This Is AuburnElectronic Theses and Dissertations

Energy-Efficient Resource Management for High-performance Computing Platforms

Date

2008-08-15

Author

Zong, Ziliang

Type of Degree

Dissertation

Department

Computer Science and Software Engineering

Abstract

In the past decade, high-performance computing (HPC) platforms like clusters and computational grids have been widely used to solve challenging and rigorous engineering tasks in industry and scientific applications. Due to extremely high energy cost, reducing energy consumption has become a major concern in designing economical and environmentally friendly HPC infrastructures for many applications.
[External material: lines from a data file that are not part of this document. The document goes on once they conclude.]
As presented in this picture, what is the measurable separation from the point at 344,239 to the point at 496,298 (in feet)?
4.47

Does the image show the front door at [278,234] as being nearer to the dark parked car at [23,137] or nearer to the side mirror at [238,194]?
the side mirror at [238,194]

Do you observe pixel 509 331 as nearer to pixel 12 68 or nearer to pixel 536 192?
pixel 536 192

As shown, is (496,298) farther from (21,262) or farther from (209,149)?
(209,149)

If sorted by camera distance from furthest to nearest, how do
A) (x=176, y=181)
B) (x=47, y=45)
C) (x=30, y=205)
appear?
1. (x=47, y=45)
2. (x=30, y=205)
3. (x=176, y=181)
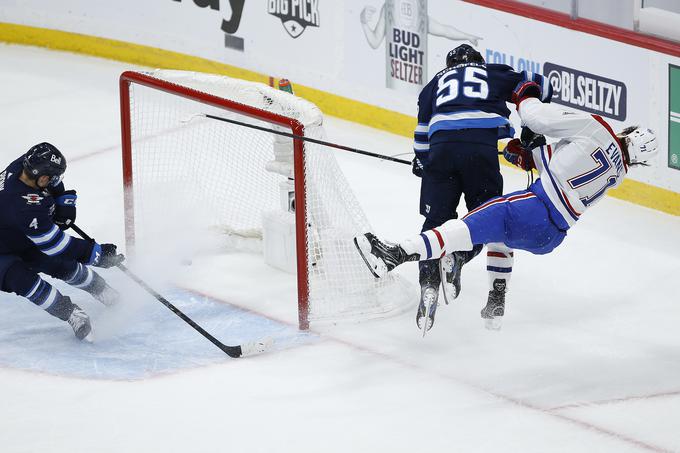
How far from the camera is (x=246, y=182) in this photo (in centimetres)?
551

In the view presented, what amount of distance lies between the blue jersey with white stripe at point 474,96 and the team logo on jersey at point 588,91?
1.56 m

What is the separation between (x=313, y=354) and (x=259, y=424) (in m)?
0.60

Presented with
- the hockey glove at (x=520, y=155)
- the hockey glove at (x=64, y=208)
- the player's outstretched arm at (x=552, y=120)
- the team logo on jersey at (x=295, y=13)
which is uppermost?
the team logo on jersey at (x=295, y=13)

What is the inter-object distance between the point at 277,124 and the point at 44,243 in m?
0.99

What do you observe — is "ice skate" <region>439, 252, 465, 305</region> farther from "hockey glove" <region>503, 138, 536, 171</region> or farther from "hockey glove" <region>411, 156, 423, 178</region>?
"hockey glove" <region>503, 138, 536, 171</region>

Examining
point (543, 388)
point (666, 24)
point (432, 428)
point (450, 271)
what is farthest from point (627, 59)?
point (432, 428)

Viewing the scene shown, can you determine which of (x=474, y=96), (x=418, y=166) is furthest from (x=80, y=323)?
(x=474, y=96)

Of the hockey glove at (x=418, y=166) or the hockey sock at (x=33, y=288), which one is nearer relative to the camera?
the hockey sock at (x=33, y=288)

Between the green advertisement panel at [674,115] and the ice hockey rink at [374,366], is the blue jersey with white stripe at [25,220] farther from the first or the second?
the green advertisement panel at [674,115]

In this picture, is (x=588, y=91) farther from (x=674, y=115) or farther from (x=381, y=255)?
(x=381, y=255)

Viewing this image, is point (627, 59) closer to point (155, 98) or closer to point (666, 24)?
point (666, 24)

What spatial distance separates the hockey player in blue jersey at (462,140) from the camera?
447 cm

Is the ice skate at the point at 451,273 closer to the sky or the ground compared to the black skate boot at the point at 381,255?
closer to the ground

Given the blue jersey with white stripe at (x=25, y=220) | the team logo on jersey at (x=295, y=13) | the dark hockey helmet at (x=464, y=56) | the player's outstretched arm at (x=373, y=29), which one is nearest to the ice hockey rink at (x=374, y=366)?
the blue jersey with white stripe at (x=25, y=220)
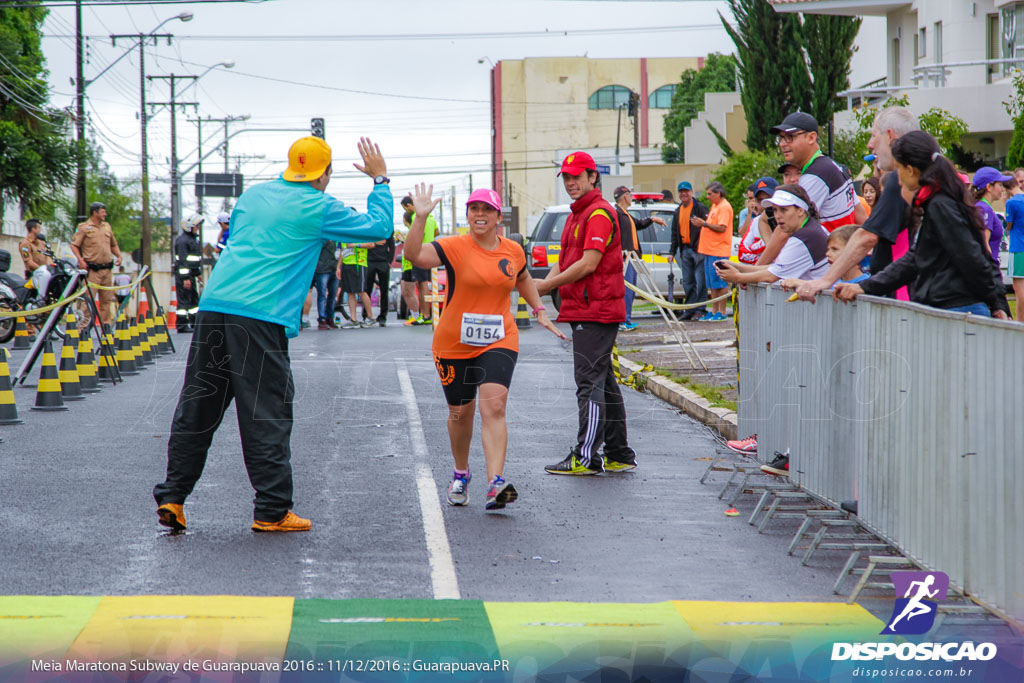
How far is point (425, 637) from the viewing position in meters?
4.88

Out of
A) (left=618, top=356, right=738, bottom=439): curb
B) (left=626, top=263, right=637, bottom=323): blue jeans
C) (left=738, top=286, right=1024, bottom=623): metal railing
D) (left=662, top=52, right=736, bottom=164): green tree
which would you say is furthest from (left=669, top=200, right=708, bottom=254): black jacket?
(left=662, top=52, right=736, bottom=164): green tree

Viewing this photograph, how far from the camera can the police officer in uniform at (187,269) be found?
77.4 ft

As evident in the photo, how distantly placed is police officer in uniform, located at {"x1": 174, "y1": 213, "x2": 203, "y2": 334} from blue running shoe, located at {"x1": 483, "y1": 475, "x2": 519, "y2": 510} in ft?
55.2

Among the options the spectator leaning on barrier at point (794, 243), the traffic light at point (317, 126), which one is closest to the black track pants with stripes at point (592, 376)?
the spectator leaning on barrier at point (794, 243)

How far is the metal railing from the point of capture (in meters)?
4.77

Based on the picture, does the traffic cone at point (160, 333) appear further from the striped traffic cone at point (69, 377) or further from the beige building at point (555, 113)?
the beige building at point (555, 113)

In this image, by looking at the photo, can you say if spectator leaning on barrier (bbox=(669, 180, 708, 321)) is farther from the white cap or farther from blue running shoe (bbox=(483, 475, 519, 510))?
blue running shoe (bbox=(483, 475, 519, 510))

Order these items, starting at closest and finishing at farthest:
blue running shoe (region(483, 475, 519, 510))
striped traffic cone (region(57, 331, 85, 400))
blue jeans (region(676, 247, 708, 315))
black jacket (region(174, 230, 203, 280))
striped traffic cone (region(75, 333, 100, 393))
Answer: blue running shoe (region(483, 475, 519, 510)), striped traffic cone (region(57, 331, 85, 400)), striped traffic cone (region(75, 333, 100, 393)), blue jeans (region(676, 247, 708, 315)), black jacket (region(174, 230, 203, 280))

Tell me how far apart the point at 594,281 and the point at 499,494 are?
1.93 metres

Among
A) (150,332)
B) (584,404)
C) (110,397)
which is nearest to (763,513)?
(584,404)

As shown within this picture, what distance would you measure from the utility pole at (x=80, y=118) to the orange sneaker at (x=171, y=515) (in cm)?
3159

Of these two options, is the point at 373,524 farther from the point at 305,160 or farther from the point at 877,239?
the point at 877,239

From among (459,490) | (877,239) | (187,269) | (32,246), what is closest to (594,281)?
(459,490)

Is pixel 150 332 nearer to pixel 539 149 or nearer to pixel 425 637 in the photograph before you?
pixel 425 637
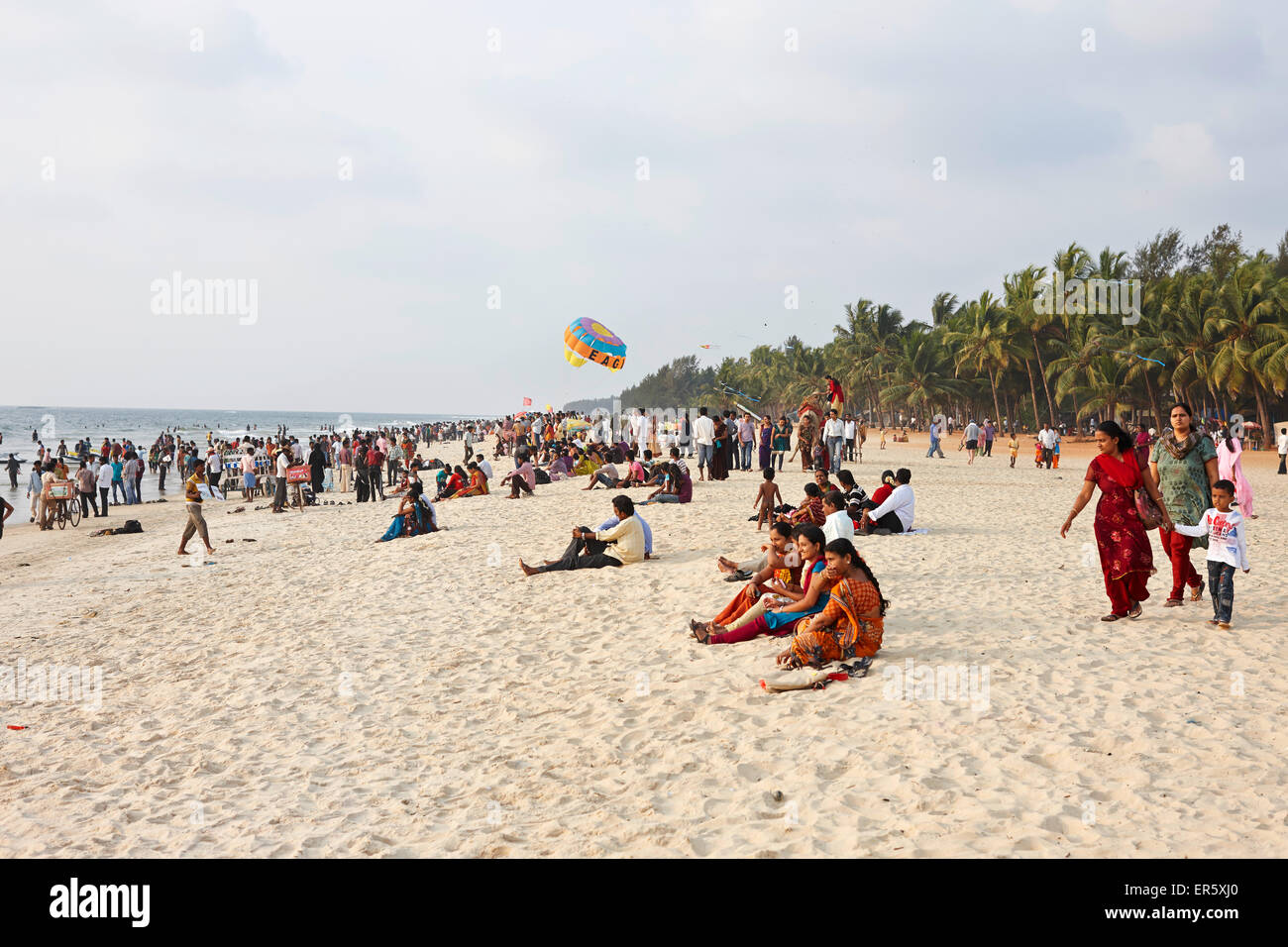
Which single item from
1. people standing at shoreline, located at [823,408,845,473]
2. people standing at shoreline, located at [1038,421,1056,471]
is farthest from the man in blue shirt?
people standing at shoreline, located at [823,408,845,473]

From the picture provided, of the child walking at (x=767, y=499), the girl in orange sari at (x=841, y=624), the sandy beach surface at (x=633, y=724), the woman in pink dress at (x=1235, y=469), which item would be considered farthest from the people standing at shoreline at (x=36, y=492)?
the woman in pink dress at (x=1235, y=469)

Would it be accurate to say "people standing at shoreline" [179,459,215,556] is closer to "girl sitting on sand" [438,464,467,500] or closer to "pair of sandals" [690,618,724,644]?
"girl sitting on sand" [438,464,467,500]

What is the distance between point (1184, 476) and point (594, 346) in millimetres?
24738

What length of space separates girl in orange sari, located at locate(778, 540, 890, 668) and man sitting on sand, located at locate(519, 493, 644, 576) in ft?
15.0

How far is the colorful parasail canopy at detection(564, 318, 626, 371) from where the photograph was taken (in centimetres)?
3064

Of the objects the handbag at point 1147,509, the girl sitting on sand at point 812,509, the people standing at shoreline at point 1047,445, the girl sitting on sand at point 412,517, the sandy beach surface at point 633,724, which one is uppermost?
the people standing at shoreline at point 1047,445

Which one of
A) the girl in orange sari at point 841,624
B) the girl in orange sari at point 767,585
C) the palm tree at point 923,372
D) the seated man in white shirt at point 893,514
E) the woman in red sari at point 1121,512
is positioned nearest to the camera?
the girl in orange sari at point 841,624

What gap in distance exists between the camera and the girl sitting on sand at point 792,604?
681cm

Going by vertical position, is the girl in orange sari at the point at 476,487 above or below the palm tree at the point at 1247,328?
below

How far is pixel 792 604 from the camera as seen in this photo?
23.2 ft

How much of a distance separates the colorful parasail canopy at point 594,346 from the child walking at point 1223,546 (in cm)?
2484

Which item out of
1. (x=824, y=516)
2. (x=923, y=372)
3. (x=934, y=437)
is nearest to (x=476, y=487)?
(x=824, y=516)

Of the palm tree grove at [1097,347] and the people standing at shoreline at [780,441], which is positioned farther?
the palm tree grove at [1097,347]

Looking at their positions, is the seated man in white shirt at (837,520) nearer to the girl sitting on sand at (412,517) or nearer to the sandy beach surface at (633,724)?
the sandy beach surface at (633,724)
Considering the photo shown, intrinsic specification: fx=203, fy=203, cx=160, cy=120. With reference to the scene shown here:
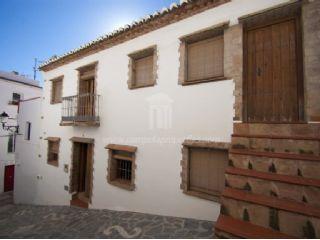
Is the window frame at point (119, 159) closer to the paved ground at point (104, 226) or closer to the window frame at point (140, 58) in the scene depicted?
the paved ground at point (104, 226)

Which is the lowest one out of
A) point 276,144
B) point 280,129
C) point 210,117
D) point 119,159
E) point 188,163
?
point 119,159

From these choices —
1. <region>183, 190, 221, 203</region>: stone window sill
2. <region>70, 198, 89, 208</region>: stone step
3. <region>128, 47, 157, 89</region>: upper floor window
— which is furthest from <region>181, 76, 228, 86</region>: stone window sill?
<region>70, 198, 89, 208</region>: stone step

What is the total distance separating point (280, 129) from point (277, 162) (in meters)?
0.96

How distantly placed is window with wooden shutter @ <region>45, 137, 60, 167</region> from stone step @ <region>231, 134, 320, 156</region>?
948 centimetres

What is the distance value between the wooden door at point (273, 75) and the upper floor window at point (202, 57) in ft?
2.46

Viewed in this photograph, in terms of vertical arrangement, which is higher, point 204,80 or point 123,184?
point 204,80

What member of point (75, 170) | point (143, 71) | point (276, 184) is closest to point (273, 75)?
point (276, 184)

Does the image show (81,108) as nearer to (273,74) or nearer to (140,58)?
(140,58)

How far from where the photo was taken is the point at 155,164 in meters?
6.72

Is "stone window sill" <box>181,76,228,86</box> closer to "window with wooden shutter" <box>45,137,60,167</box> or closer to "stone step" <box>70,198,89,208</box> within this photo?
"stone step" <box>70,198,89,208</box>

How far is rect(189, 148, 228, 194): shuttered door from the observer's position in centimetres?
559

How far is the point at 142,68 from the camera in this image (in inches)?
304

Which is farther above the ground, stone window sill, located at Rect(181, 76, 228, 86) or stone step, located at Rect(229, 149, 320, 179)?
stone window sill, located at Rect(181, 76, 228, 86)

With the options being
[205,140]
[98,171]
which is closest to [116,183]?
[98,171]
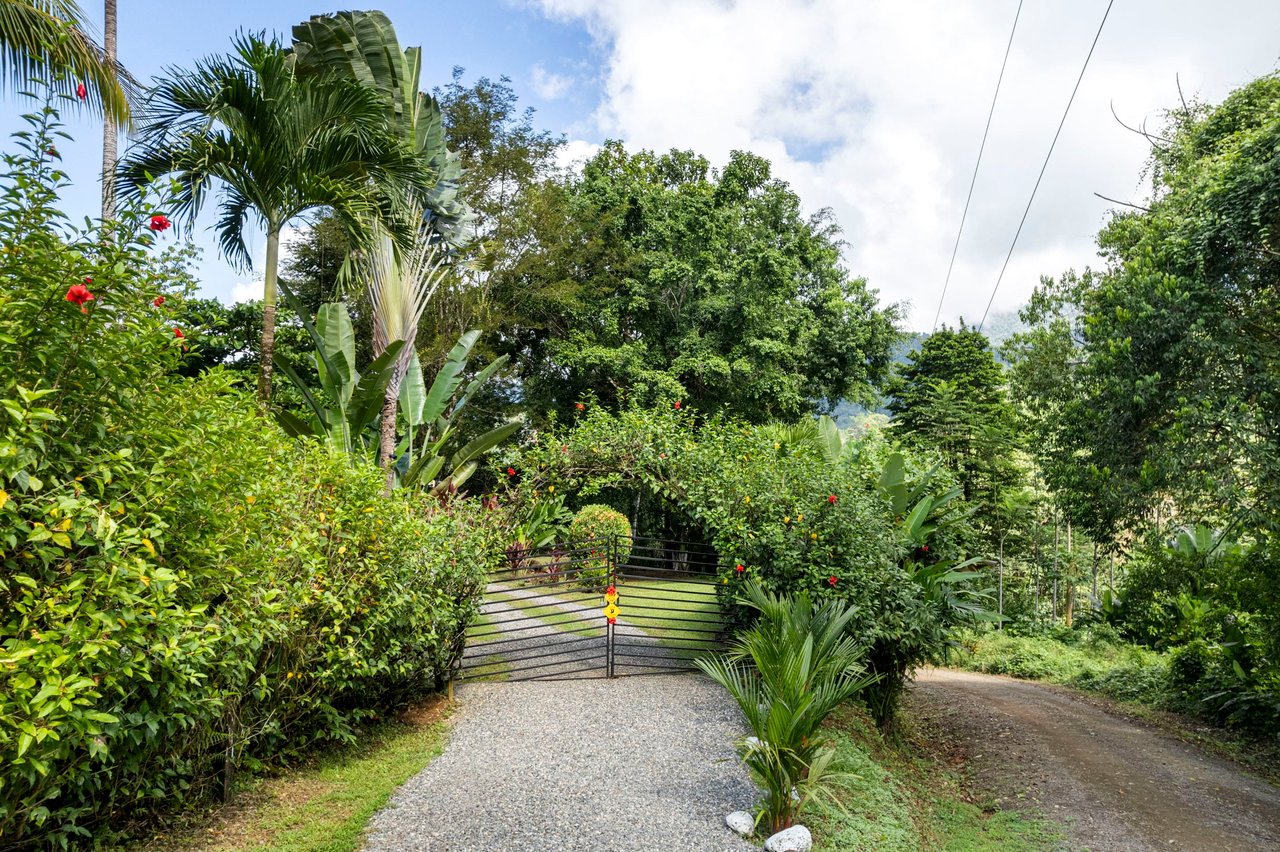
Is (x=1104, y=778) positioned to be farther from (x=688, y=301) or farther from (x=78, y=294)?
(x=688, y=301)

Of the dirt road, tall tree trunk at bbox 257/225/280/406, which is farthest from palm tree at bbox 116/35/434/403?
the dirt road

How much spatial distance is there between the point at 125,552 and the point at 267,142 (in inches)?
206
In this dissertation, we first describe a general architecture for building energy-efficient HPC infrastructures, where energy-efficient techniques can be incorporated in each layer of the proposed architecture. Next, we developed an array of energy-efficient scheduling as well as energy-aware load balancing algorithms for high-performance clusters, computational grids, and large-scale storage systems. The primary goal of this dissertation research is to minimize energy consumption while maintaining reasonably high performance by incorporating energy-aware resource management techniques to HPC platforms. We have conducted extensive simulation experiments using both synthetic and real world applications to quantitatively evaluate both energy efficiency and performance of our proposed energy-efficient scheduling and load balancing strategies. Experimental results show that our approaches can reduce energy dissipation in HPC platforms without significantly degrading system performance.